(Records drawn from a dataset)
════════════════════

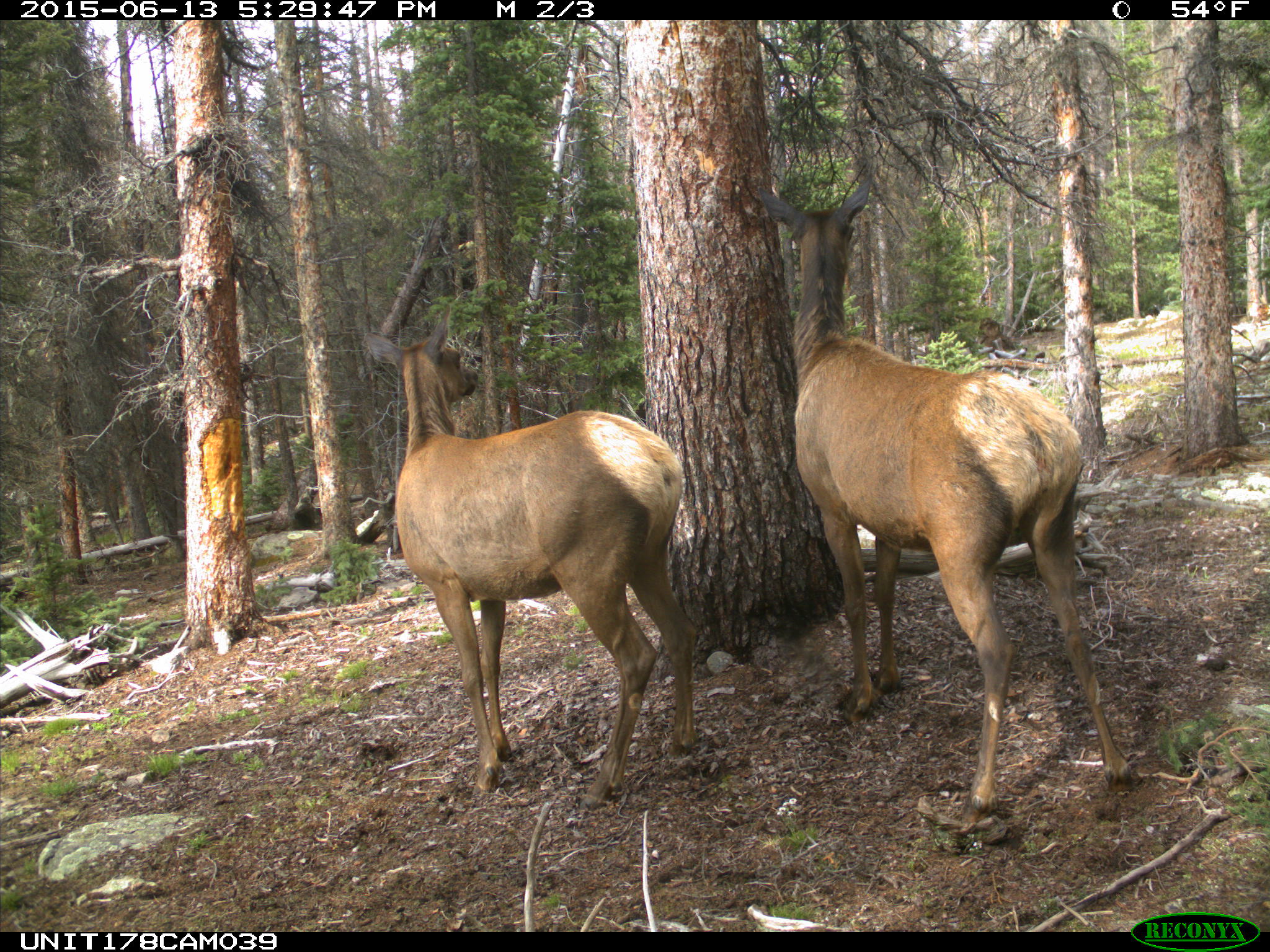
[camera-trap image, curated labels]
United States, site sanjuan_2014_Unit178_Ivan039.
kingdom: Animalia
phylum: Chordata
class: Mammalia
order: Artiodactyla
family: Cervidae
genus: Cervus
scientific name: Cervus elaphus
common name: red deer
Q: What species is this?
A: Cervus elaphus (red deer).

════════════════════

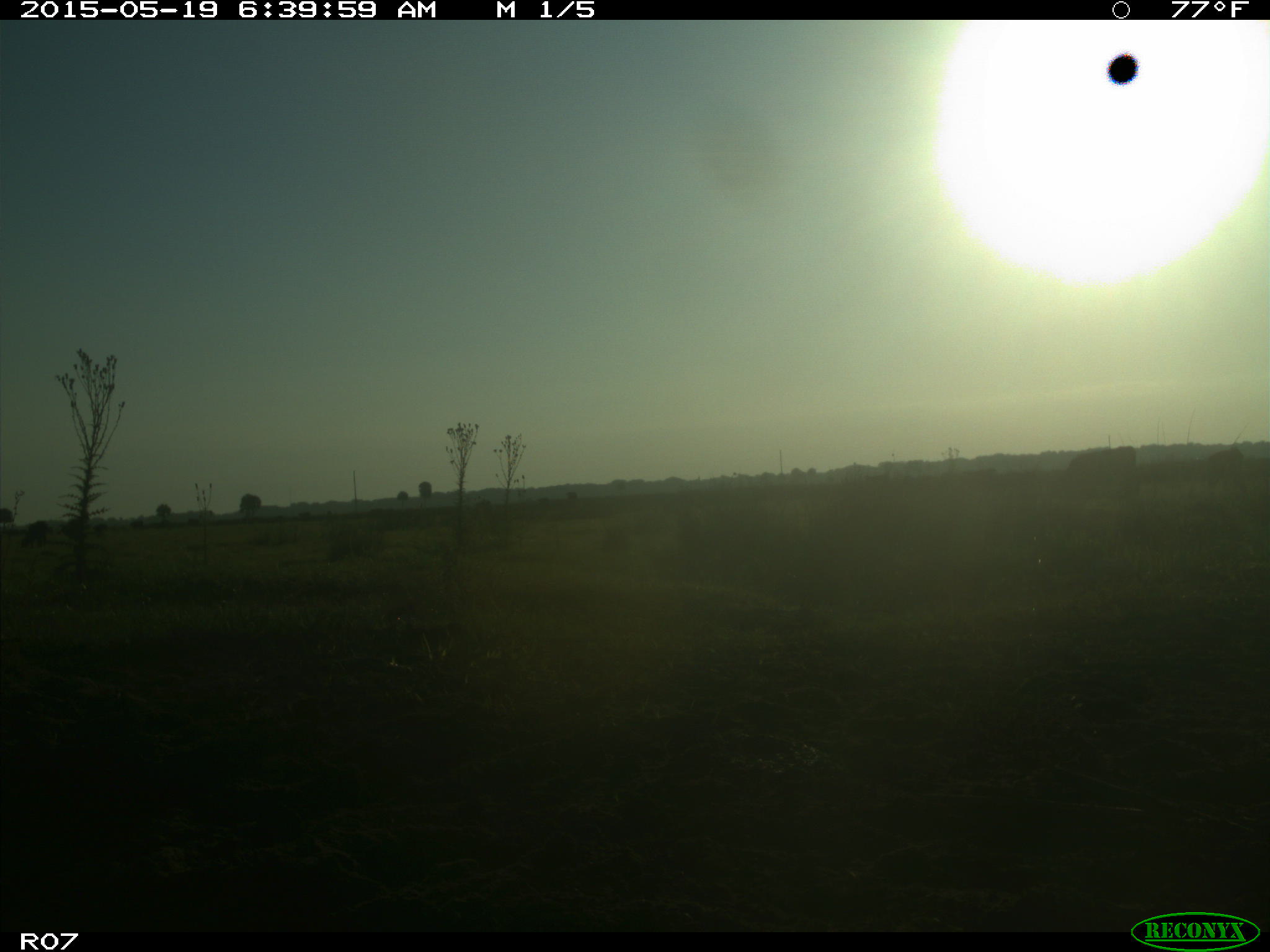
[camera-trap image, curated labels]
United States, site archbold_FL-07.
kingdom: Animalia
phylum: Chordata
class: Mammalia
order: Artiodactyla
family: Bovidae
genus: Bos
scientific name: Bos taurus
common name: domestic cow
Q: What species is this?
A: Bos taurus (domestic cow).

════════════════════

▸ About this task
Of all the entries above, how many lines contain the string "name"? Answer with the number only.

▸ Solution
4